#### [READING PASSAGE]
Besides, there were other methods of fixing ship's position besides satellites and celestial.

Mighty tall order.......

At the tale end of a Popular Science, May 1958 article, QUICK TRIGGER MISSILE, the author claims the missile's guidance system must know EXACTLY where it is for the launch to be successful in terms of providing the requisite accuracy.

http://books.google.com/books?id=xi...age&q=polaris missile guidance system&f=false
 
Bulletin of Atomic Scientists June 1986 says otherwise.....


No, it doesn't state otherwise. Once again you are taking a non-specific term and defining it to your narrow definition so you won't have to admit you're wrong. The article didn't define "frequent". Is it once an hour, once a day, once a week, once a month?

The article never mentions the ship's INS has to be reset prior to spinning up the missiles, which was your ridiculously incorrect premise.
 
At the tale end of a Popular Science, May 1958 article, QUICK TRIGGER MISSILE, the author claims the missile's guidance system must know EXACTLY where it is for the launch to be successful in terms of providing the requisite accuracy.

http://books.google.com/books?id=xi...age&q=polaris missile guidance system&f=false

But he, like you, fails to quantify just how "exactly" the position must be known in order to destroy the intended target with a 6 megaton explosion.

You haven't demonstrated that there was a problem which needed addressing, let alone that equipment placed on the moon would be the sensible way to solve it.

(The same magazine has a fun article talking about collecting samples of moonrock by dropping a nuke on the surface and flying through the dust plume. This feat to be achieved in the mid-1970s, with a view to a manned landing by the year 2000.)
 
Mighty tall order.......


Yes it is and the tall order was met. They are incredibly complex machines. Each ESGN suite consisted of 2 Inertial Measuring Units (IMU) and the IMUs would fail about three times a year. One IMU costs a quarter of a million dollars. The gyros spin at about 2500 RPS. That is revolutions per second. The gyros were 1 cm beryllium balls milled to within 25 millionths of an inch. It takes 3 days to spin up, thermally equalize, and stabilize an ESGN.

#### [EXERCISE DATA]
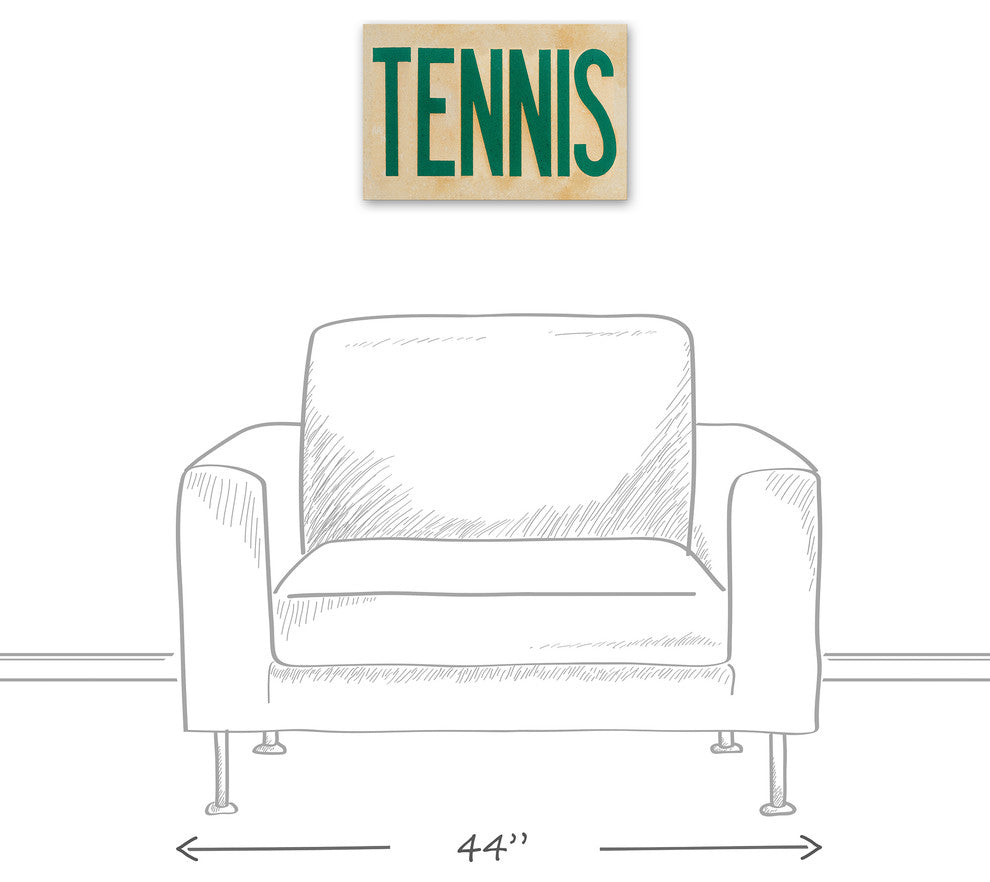 Tennis Sign 12"x18" Print on Canvas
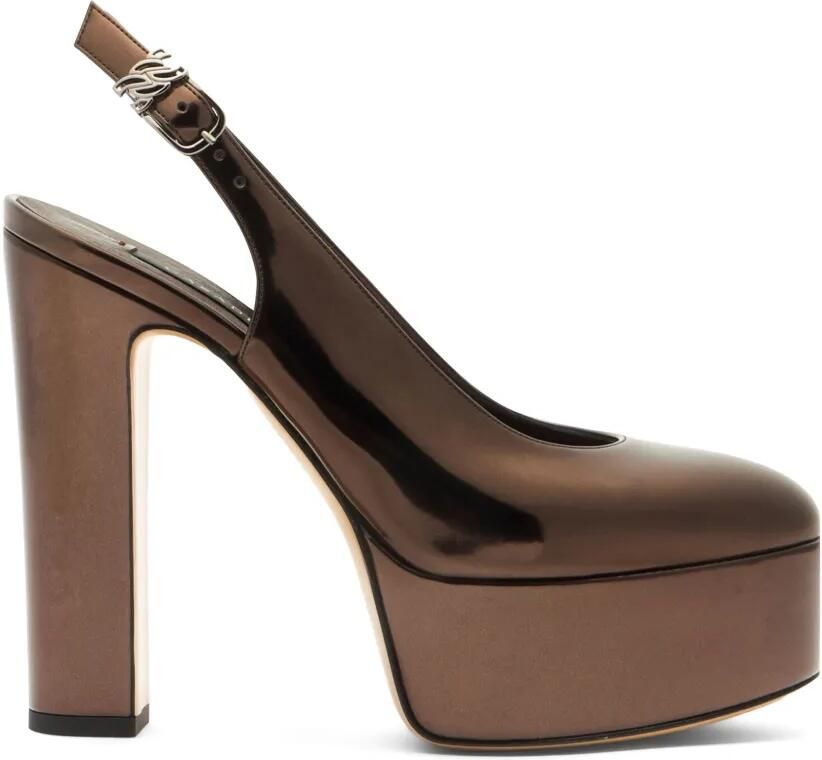 Casadei Patty Interstellar slingback pumps met plateauzool Bruin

#### [REQUIRED ACTION 1]
Please list each figure the last paragraph of the missile guidance discussion gives about the ESGN equipment, with what each figure describes.
#### [REQUIRED ACTION 2]
Write the next part of the missile guidance discussion, picking up after its final sentence.

#### [EXPECTED OUTPUT 1]
- 2: Inertial Measuring Units in each ESGN suite
- about three times a year: how often the IMUs would fail
- a quarter of a million dollars: the cost of one IMU
- about 2500 RPS: the spin rate of the gyros
- 1 cm: the size of the beryllium balls used as gyros
- 25 millionths of an inch: the tolerance the balls were milled to
- 3 days: the time to spin up, thermally equalize, and stabilize an ESGN

#### [EXPECTED OUTPUT 2]
At the tale end of a Popular Science, May 1958 article, QUICK TRIGGER MISSILE, the author claims the missile's guidance system must know EXACTLY where it is for the launch to be successful in terms of providing the requisite accuracy.

http://books.google.com/books?id=xi...age&q=polaris missile guidance system&f=false

This isn't the first time you've been caught quote-mining, Dr. Socks. The very next sentence says, "SINS, which has been tested in a year of voyages by a special vessel called the Compass Island, can give the geographical coordinates of a spot beneath the waves as precisely as if it were a street corner in your hometown."

Now pray tell, what navigation system was in place in 1958 to provide that accuracy.
 
Ballistic missile sub no.....

<snip>
Not as a mod:

Patrick - Is it your contention that there is or was ever a time when a US ballistic missile sub did not know its location and bearing?

Ballistic missile sub no.....

Then again, my reading on subs is not all that extensive, not yet anyway. I do recall in my reading about the Nautilus' voyage under the cap to the North Pole that there were problems with the famous boat's inertial platform. But I am not positive, and do not recall the specifics regarding that case/situation. They were not frankly lost, but there were navigational problems in that regard. If you are curious, I could review my materials on the Nautilus and give you those specifics. As I recall, It was somewhat interesting to me, piqued my curiosity as regards sub navigation.

Obviously, the Apollo subject matter has carried me generally into the world of missile subs, so I'll be reading more and more about sub navigation, sub guidance, and the alignment of sub SLBM platforms as time goes on. The references I gave earlier on in the thread from popular magazines I thought were fairly solid, the ones about satellites being used as navigational stars for the obvious reason that a genuine star might not be conveniently sightable, especially during the day time. If I do turn up anything with regard to your question specifically, to the effect that a sub had gotten itself flat out lost, I'll bring it to the attention of the the forum members here.

My claim is that sub platform drift is not inconsequential and alignments need to be made from time to time. In some cases, alignments would have to be made just before launch given the concerns unique to the sub situation. For example, the missile bucks and broncs as it frees itself from the sea, wiggling this way and that to find and then fully engage the the air. The inertial platform is maintained through these sea wrestling machinations and the weapon, so freed, finds its true course once in the air expressly because platform orientation is so marvelously well maintained.

That said, given the unusual circumstances, any consequences of platform alignment imprecision will be magnified some in the special SLBM case. A platform cannot be shaken about with absolute impunity. There will be some negative fallout, accuracy consequences realized. As such, things need to be squared up as best they can be before a SLBM launch.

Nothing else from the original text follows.